A line passes through the point (–2, 4), and its y-intercept is (0, –6). What is the equation of the line that is perpendicular to the first line and passes through the point (5, –4)?
a.) y=1/5x-3
b.) y=5x-3
c.) y=1/5x-5
d.) y=5/3x-2

Answer 1

The product of the slopes of 2 perpendicular lines is always -1. The slope of the first line can be found in many ways. One way is from the formula below:

S1 = Ya - Yb / Xa - Xb where a and b are any 2 points on the line (the y intercept can be used as one of the points).

S1 = (4 - (-6)) / (-2 - 0)
= 10 / -2 = -5

Or you can find the slope by substituting the y-intercept and the point (-2,4) coordinates into the general equation of a straight line and then solving for the slope:

y = ax + b
4 = -2a - 6
So a = S1 = 10 / -2 = -5 as above

Then S1 x S2 = -1
S2 = -1 / S1 = -1 / -5
= 1/5

Knowing the slope of the second line and a point on the line is enough to find the equation.

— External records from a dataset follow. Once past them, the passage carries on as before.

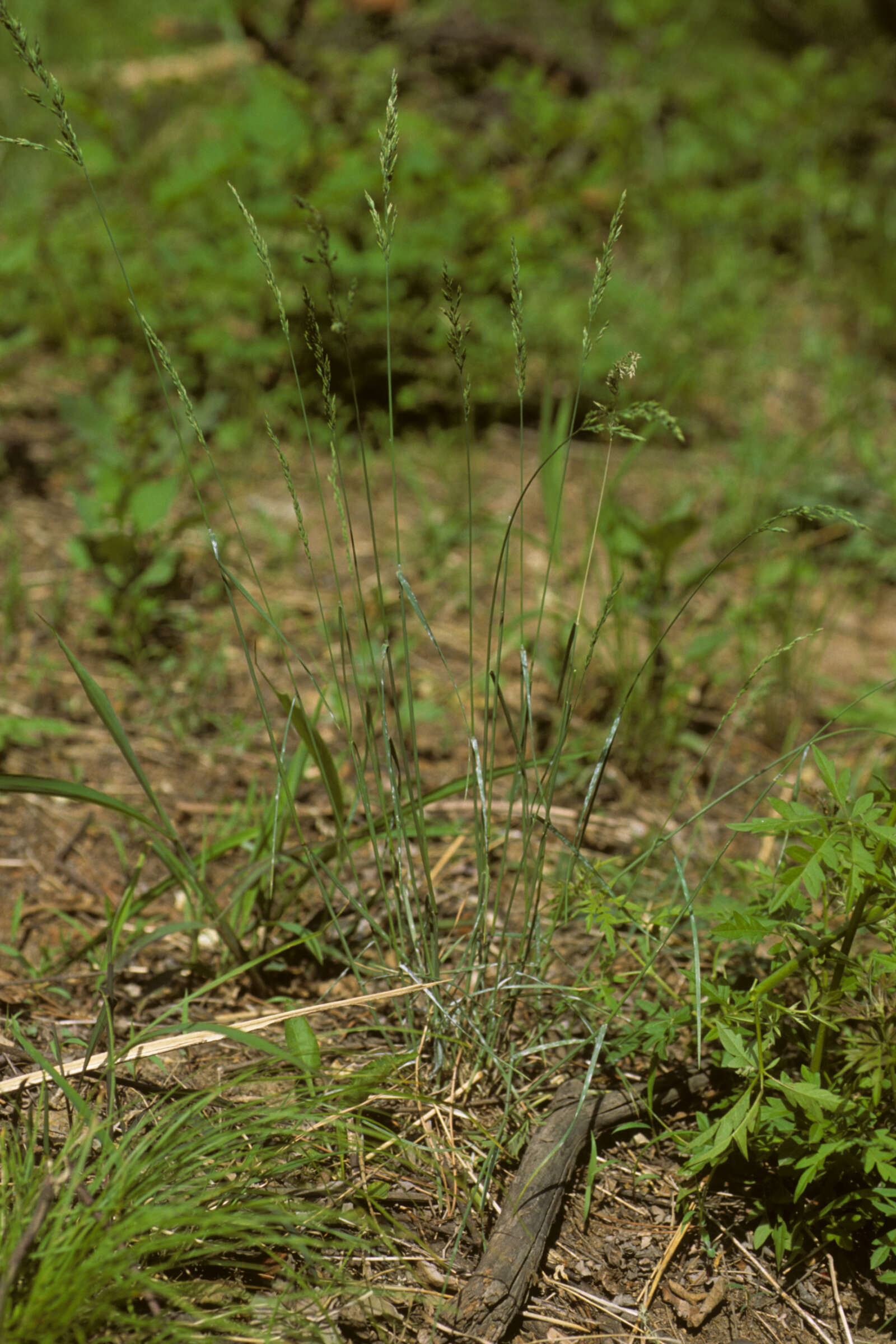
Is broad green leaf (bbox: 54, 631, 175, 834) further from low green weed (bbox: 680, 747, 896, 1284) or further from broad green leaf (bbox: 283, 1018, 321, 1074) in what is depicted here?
low green weed (bbox: 680, 747, 896, 1284)

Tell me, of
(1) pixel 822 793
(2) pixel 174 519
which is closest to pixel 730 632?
(1) pixel 822 793

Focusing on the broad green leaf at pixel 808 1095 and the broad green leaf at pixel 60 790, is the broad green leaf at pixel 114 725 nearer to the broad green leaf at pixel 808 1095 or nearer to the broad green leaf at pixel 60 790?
the broad green leaf at pixel 60 790

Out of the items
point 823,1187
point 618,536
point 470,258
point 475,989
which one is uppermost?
point 470,258

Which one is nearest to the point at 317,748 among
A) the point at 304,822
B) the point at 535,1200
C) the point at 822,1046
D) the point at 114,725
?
the point at 114,725

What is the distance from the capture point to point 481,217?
3.31 m

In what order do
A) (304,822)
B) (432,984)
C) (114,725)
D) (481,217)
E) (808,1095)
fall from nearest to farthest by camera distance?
(808,1095) < (432,984) < (114,725) < (304,822) < (481,217)

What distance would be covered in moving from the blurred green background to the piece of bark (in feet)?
5.59

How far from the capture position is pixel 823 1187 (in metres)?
1.34

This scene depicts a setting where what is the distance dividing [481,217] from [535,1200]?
9.57 feet

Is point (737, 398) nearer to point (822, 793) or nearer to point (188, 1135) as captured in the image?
point (822, 793)

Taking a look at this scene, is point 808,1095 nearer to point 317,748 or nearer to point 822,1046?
point 822,1046

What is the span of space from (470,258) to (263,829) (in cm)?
231

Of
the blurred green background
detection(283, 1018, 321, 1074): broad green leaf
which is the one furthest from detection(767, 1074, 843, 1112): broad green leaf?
the blurred green background

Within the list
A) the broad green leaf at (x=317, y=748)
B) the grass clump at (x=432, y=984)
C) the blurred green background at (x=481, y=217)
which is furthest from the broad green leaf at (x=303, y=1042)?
the blurred green background at (x=481, y=217)
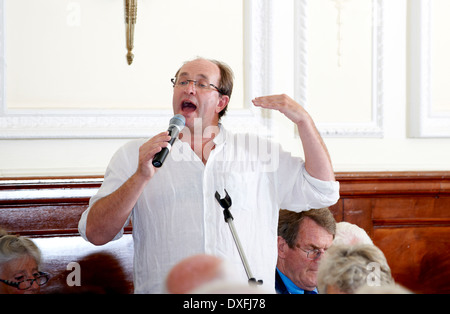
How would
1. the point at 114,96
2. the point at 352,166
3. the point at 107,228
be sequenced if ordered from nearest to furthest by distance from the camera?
1. the point at 107,228
2. the point at 114,96
3. the point at 352,166

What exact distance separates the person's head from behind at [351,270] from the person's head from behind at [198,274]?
25cm

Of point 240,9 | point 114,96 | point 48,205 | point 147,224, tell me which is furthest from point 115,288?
point 240,9

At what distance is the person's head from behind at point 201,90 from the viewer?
5.69 feet

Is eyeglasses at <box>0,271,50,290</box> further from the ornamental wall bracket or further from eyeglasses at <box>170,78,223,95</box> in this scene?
the ornamental wall bracket

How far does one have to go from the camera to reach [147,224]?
5.60 feet

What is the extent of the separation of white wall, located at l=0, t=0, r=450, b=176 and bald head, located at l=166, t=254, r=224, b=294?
1467mm

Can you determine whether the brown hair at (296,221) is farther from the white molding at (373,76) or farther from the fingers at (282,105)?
the white molding at (373,76)

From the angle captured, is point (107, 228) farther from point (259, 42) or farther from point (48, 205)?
point (259, 42)

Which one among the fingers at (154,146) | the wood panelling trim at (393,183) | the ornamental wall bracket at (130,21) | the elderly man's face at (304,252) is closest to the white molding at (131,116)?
the ornamental wall bracket at (130,21)

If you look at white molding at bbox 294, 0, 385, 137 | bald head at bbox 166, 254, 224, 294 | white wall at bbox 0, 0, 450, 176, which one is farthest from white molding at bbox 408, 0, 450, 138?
bald head at bbox 166, 254, 224, 294

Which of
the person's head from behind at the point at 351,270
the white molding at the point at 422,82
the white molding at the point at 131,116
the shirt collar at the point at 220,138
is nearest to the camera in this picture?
the person's head from behind at the point at 351,270

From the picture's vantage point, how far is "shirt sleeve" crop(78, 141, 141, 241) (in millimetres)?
1689

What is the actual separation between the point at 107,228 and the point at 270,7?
1301 mm

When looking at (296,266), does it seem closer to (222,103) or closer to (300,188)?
(300,188)
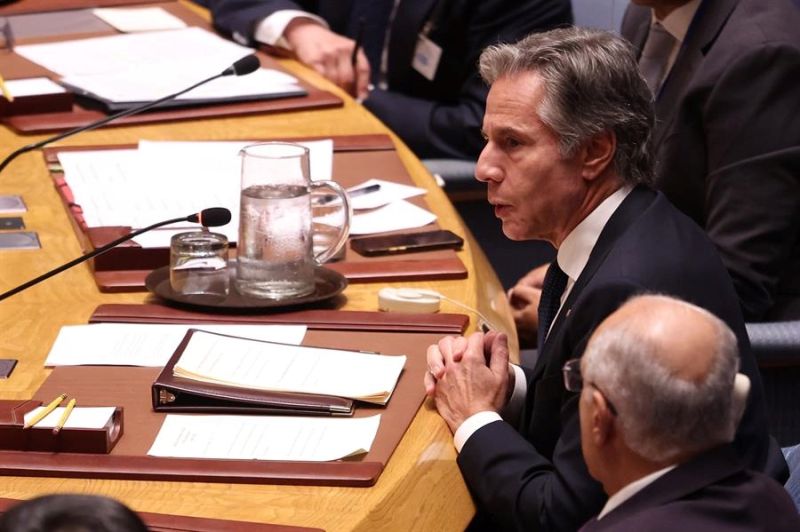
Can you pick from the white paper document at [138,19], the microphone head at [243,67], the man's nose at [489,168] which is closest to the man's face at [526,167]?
the man's nose at [489,168]

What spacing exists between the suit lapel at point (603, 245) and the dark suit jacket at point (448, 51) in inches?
70.5

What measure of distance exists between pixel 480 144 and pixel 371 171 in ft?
3.30

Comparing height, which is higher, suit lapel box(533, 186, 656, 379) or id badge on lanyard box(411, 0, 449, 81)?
suit lapel box(533, 186, 656, 379)

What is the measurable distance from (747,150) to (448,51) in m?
1.53

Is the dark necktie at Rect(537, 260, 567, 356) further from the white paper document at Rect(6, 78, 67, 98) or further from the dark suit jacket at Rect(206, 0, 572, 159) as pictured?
the dark suit jacket at Rect(206, 0, 572, 159)

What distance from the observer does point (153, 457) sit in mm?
1663

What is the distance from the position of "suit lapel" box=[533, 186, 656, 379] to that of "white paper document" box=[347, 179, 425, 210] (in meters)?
0.72

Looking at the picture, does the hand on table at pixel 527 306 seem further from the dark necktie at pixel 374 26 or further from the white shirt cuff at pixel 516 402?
the dark necktie at pixel 374 26

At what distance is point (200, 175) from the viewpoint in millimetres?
2699

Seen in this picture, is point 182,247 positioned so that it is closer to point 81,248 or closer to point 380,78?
point 81,248

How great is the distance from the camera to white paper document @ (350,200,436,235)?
2.52 m

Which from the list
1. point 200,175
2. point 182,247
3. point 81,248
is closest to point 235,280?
point 182,247

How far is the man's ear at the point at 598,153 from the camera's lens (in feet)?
Result: 6.39

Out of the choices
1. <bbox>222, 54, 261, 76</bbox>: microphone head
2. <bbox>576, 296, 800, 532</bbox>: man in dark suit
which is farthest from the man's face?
<bbox>222, 54, 261, 76</bbox>: microphone head
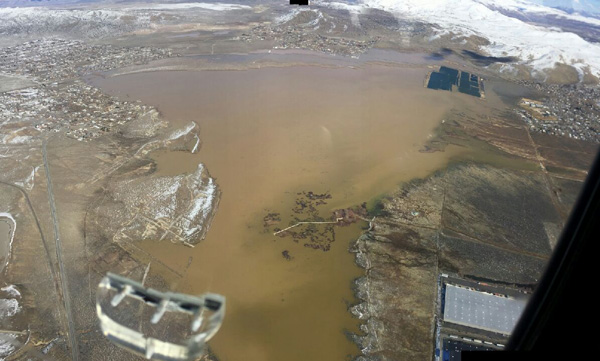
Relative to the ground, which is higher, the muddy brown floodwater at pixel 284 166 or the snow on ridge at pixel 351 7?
the snow on ridge at pixel 351 7

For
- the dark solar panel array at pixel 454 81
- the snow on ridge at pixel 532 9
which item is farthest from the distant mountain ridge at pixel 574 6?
the dark solar panel array at pixel 454 81

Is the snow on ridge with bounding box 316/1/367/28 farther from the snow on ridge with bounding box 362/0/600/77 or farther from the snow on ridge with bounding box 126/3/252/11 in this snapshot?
the snow on ridge with bounding box 126/3/252/11

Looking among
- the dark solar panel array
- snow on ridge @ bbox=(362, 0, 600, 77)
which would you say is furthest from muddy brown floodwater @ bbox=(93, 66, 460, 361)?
snow on ridge @ bbox=(362, 0, 600, 77)

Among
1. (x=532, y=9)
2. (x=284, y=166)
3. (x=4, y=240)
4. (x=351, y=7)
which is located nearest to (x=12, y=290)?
Answer: (x=4, y=240)

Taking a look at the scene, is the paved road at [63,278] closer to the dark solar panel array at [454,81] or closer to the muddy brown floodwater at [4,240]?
the muddy brown floodwater at [4,240]

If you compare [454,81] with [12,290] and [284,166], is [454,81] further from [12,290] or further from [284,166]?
[12,290]

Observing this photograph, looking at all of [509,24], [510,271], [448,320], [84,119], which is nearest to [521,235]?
[510,271]
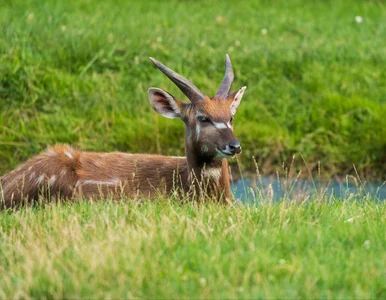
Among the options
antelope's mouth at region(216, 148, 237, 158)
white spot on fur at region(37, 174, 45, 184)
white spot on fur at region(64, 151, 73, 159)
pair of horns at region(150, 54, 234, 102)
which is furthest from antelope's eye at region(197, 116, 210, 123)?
white spot on fur at region(37, 174, 45, 184)

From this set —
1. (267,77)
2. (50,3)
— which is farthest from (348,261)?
(50,3)

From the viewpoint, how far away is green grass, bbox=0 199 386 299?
226 inches

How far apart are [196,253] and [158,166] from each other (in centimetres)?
381

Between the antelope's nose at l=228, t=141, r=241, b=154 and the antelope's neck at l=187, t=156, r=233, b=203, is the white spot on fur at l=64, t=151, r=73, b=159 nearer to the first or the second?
the antelope's neck at l=187, t=156, r=233, b=203

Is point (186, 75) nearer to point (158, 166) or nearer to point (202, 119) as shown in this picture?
point (158, 166)

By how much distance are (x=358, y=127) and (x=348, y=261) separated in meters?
7.22

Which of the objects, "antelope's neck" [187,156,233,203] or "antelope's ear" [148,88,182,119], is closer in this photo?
"antelope's neck" [187,156,233,203]

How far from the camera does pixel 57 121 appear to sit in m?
13.2

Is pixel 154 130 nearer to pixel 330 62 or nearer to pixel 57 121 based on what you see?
pixel 57 121

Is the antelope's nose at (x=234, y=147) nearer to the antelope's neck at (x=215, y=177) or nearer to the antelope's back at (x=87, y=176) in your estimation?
the antelope's neck at (x=215, y=177)

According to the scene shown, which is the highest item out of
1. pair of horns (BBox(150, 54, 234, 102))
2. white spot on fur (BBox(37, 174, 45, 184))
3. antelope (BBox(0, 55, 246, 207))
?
pair of horns (BBox(150, 54, 234, 102))

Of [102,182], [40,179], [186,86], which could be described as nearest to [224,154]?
[186,86]

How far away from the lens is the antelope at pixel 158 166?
9438 millimetres

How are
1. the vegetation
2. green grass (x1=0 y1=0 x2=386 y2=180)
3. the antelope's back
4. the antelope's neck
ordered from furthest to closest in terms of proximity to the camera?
green grass (x1=0 y1=0 x2=386 y2=180) < the antelope's back < the antelope's neck < the vegetation
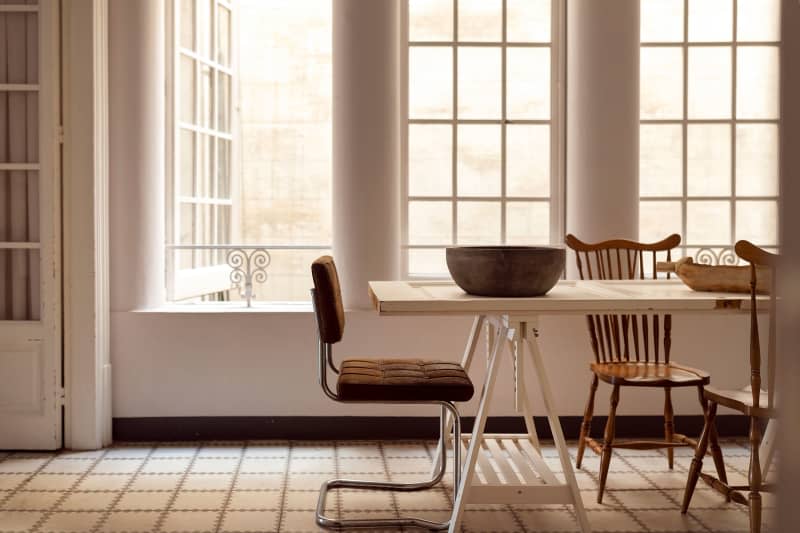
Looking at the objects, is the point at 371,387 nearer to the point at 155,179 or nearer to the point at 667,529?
the point at 667,529

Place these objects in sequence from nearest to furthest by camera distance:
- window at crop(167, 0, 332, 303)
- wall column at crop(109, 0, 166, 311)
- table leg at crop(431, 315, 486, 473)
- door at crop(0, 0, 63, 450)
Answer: table leg at crop(431, 315, 486, 473)
door at crop(0, 0, 63, 450)
wall column at crop(109, 0, 166, 311)
window at crop(167, 0, 332, 303)

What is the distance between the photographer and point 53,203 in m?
4.27

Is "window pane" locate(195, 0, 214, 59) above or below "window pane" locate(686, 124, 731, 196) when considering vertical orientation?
above

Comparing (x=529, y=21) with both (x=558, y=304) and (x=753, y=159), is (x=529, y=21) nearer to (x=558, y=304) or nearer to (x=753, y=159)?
(x=753, y=159)

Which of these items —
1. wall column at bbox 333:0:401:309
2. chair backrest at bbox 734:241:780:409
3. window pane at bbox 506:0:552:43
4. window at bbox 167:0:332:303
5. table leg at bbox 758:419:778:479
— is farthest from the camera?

Substitute the slope and point coordinates into the general equation of the line to find the y-intercept b:

y = ax + b where a is the slope of the line (S2) and x and y are the coordinates of any point on the line.

-4 = (1/5)(5) + b
b = -4 - 1 = -5

So the equation of the line is y = (1/5)x - 5

Hope this helps

Answer 2

So what I should do first is find the slope of the second line, and then apply the last formula
Thank you very much :)